--- START WORKING DATA ---
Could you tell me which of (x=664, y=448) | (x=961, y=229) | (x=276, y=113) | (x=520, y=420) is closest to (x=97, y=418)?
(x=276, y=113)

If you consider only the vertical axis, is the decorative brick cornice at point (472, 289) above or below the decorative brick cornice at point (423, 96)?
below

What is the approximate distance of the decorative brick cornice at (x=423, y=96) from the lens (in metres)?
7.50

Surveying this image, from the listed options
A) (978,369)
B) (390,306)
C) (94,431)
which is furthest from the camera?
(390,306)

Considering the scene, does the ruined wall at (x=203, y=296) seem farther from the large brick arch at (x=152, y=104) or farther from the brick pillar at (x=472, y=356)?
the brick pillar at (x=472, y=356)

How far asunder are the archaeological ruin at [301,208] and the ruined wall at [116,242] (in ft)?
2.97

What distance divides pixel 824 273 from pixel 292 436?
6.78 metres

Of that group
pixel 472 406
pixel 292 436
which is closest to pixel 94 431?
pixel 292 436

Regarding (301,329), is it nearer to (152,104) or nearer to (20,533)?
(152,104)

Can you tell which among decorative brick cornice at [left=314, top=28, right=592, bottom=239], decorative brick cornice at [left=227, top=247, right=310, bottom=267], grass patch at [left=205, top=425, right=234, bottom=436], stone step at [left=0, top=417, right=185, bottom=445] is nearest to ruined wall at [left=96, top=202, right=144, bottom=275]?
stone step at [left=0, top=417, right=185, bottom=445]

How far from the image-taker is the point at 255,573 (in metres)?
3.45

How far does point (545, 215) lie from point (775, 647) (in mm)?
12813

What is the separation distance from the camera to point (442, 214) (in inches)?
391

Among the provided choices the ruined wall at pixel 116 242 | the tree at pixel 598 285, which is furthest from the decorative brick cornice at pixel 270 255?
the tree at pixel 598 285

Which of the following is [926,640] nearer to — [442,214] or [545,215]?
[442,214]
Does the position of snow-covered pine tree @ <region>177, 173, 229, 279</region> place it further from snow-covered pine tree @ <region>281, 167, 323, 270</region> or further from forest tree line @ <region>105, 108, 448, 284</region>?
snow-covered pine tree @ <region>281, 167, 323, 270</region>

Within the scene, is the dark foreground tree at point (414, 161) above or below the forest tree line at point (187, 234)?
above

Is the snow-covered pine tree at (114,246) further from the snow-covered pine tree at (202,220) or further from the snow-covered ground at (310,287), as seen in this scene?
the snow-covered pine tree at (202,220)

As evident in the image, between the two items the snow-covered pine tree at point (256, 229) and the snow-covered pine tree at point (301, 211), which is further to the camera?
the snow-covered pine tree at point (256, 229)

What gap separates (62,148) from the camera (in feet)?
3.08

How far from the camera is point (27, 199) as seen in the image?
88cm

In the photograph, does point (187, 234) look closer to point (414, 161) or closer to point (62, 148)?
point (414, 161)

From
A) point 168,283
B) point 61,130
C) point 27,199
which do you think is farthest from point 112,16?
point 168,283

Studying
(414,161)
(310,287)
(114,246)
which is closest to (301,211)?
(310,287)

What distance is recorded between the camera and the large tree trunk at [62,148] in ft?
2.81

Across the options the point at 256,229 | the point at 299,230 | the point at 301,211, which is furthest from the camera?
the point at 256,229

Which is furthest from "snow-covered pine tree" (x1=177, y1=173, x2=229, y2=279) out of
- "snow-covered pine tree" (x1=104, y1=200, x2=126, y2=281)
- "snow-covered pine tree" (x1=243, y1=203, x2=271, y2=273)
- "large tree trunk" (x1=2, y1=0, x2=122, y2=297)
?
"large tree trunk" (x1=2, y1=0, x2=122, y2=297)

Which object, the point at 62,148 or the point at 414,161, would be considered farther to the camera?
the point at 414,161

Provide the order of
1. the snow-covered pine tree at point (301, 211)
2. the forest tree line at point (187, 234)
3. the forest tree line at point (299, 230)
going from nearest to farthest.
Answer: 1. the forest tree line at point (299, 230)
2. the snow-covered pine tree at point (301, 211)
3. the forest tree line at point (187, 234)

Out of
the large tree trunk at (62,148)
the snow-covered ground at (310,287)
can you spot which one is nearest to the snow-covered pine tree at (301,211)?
--- END WORKING DATA ---
→ **PROBLEM REQUIREMENTS**
Extract every record and return it verbatim.

→ **SOLUTION BELOW**
Could you tell me which of (x=664, y=448) | (x=961, y=229) | (x=276, y=113) | (x=520, y=420) is closest to (x=97, y=418)?
(x=276, y=113)

If you consider only the vertical axis, is the decorative brick cornice at point (472, 289) above or below the decorative brick cornice at point (423, 96)?
below

What is the approximate distance of the decorative brick cornice at (x=423, y=96) from the lens (in metres)?
7.50

Surveying this image, from the listed options
A) (978,369)
B) (390,306)
C) (94,431)
which is furthest from the camera?
(390,306)

Considering the scene, does the ruined wall at (x=203, y=296) seem farther from the large brick arch at (x=152, y=104) or farther from the brick pillar at (x=472, y=356)?
the brick pillar at (x=472, y=356)

How far asunder are the archaeological ruin at [301,208] and the ruined wall at [116,242] (in ft)?
2.97

What distance divides pixel 824 273 from pixel 292 436?
6.78 metres

Of that group
pixel 472 406
pixel 292 436
which is closest to pixel 94 431?
pixel 292 436

Regarding (301,329), is it nearer to (152,104) or nearer to (20,533)?
(152,104)

Can you tell which among decorative brick cornice at [left=314, top=28, right=592, bottom=239], decorative brick cornice at [left=227, top=247, right=310, bottom=267], grass patch at [left=205, top=425, right=234, bottom=436], stone step at [left=0, top=417, right=185, bottom=445] is nearest to ruined wall at [left=96, top=202, right=144, bottom=275]?
stone step at [left=0, top=417, right=185, bottom=445]

How far from the image-taker is the point at 255,573 (in metres)?
3.45

How far does point (545, 215) lie from point (775, 647) (in mm)?
12813

What is the separation distance from the camera to point (442, 214) (in inches)?
391

Among the provided choices the ruined wall at pixel 116 242 | the tree at pixel 598 285, which is furthest from the decorative brick cornice at pixel 270 255?
the tree at pixel 598 285

Which of the following is [926,640] nearer to — [442,214] or [545,215]?
[442,214]
Does the position of snow-covered pine tree @ <region>177, 173, 229, 279</region> place it further from snow-covered pine tree @ <region>281, 167, 323, 270</region> or further from forest tree line @ <region>105, 108, 448, 284</region>?
snow-covered pine tree @ <region>281, 167, 323, 270</region>

Within the scene, is the dark foreground tree at point (414, 161) above or below the forest tree line at point (187, 234)?
above

Is the snow-covered pine tree at (114,246) further from the snow-covered pine tree at (202,220) or further from the snow-covered ground at (310,287), as seen in this scene?
the snow-covered pine tree at (202,220)

As evident in the image, between the two items the snow-covered pine tree at point (256, 229) and the snow-covered pine tree at point (301, 211), which is further to the camera?
the snow-covered pine tree at point (256, 229)

What gap separates (62,148) from the camera (in feet)?
3.08

How far from the camera is point (27, 199) as seen in the image?
88cm

In the photograph, does point (187, 234) look closer to point (414, 161) or closer to point (62, 148)?
point (414, 161)

From
A) point 168,283
B) point 61,130
C) point 27,199
which do you think is farthest from point 112,16?
point 168,283

Studying
(414,161)
(310,287)
(114,246)
which is closest to (301,211)?
(310,287)

What distance is recorded between the camera and the large tree trunk at [62,148] in ft?
2.81

Across the options the point at 256,229 | the point at 299,230 | the point at 301,211, which is furthest from the camera?
the point at 256,229

Which is furthest from "snow-covered pine tree" (x1=177, y1=173, x2=229, y2=279) out of
- "snow-covered pine tree" (x1=104, y1=200, x2=126, y2=281)
- "snow-covered pine tree" (x1=243, y1=203, x2=271, y2=273)
- "large tree trunk" (x1=2, y1=0, x2=122, y2=297)
?
"large tree trunk" (x1=2, y1=0, x2=122, y2=297)

Which object, the point at 62,148 or the point at 414,161, would be considered farther to the camera?
the point at 414,161

Provide the order of
1. the snow-covered pine tree at point (301, 211)
2. the forest tree line at point (187, 234)
3. the forest tree line at point (299, 230)
going from nearest to farthest.
Answer: 1. the forest tree line at point (299, 230)
2. the snow-covered pine tree at point (301, 211)
3. the forest tree line at point (187, 234)

Out of
the large tree trunk at (62,148)
the snow-covered ground at (310,287)
can you spot which one is nearest to the snow-covered pine tree at (301,211)?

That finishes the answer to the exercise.